National Marine Facilities Sea Systems

National Marine Facilities Sea Systems (NMFSS) was established in September 2005 and draws together a wide range of services and capabilities to support marine scientific research in an impartial and transparent way across the whole UK marine science community. The NMFSS mission is to develop, coordinate and provide capabilities, platforms and expertise to meet the needs of UK marine science. Delivery of the mission is provided through 3 key services:

  • The multi disciplinary Royal Research Ships Discovery and James Cook.
  • The National Marine Equipment Pool
  • A team of technicians and engineers providing specialist support to NERC research cruises on both the NMFSS ships and other vessels.

These undertake the majority of the NERC Marine Facilities Programme (MFP). On average this amounts to approximately 30 cruises a year of which some 20 cruises are mounted on NMFSS vessels with the balance taking place on a wide range of other vessels. Most of this additional activity is undertaken on ships provided through international barter agreements as well as some time on British Antarctic Survey vessels when specialist equipment and technical support is required.

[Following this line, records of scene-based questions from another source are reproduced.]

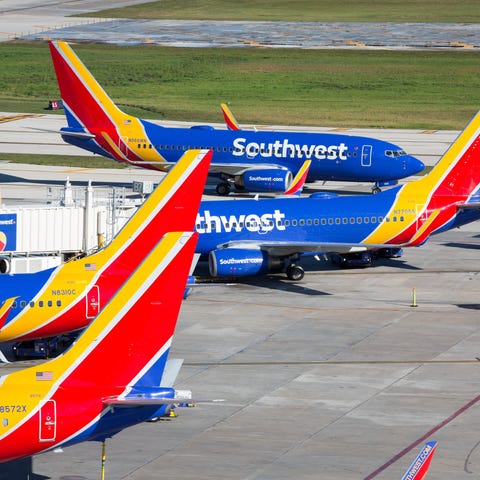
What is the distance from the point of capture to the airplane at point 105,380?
97.6 feet

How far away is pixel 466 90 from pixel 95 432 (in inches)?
4169

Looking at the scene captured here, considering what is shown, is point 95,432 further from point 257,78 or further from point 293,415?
point 257,78

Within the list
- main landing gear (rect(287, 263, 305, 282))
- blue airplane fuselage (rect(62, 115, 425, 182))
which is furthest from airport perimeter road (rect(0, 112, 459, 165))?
main landing gear (rect(287, 263, 305, 282))

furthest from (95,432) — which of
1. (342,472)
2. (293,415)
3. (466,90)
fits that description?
(466,90)

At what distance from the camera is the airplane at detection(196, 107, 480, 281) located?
62.1m

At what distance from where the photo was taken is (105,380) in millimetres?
30344

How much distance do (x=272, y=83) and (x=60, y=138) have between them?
3293 cm

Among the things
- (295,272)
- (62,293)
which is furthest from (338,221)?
(62,293)

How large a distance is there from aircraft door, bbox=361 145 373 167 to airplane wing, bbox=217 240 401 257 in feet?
72.8

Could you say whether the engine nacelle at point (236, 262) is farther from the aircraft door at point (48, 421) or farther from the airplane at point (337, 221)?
the aircraft door at point (48, 421)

The MFP requires the organisation to operate on a global scale , the complexity of which relies on close liaison between the functional groups at NOC and marine and technical staff at sea. Fundamental to successful support of this is a close working relationship between NMFSS and NERC Marine Planning with much of the detailed work being delegated to NMFSS. Each cruise is managed as a project by NMFSS staff through a comprehensive science delivery plan developed through close liaison with the lead scientist. This plan is based on a cradle to grave approach including: costing, logistics and freight, planning of port calls, arranging diplomatic clearance, allocating the correct combination of staff skills, preparation of equipment, procurement of new equipment, spares and consumables, mobilisation and demobilisation, day to day support during each cruise, and finally provision of data and reports to the UK’s marine data centre.

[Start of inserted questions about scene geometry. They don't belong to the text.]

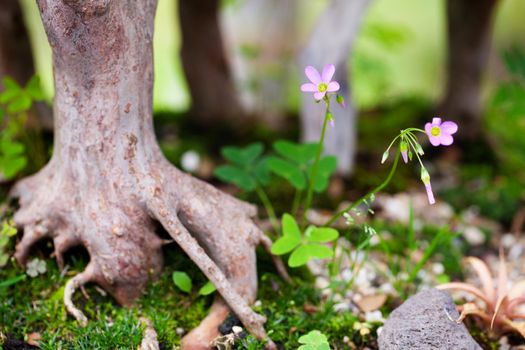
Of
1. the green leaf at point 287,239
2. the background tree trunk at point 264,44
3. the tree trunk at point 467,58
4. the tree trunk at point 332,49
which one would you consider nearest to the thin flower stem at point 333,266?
the green leaf at point 287,239

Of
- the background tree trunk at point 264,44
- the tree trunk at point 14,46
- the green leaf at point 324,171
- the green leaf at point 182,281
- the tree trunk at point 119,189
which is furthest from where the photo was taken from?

Delivery of each cruise draws on the functional groups in NMFSS responsible for discrete elements of capability. Broadly this is aligned with management of the ships and the scientific engineering support groups (deep platforms, sensors and moorings etc.).  A range of common services including workshops, calibration, logistics and extensive storage facilities provide essential and comprehensive support functions for the cruise programme.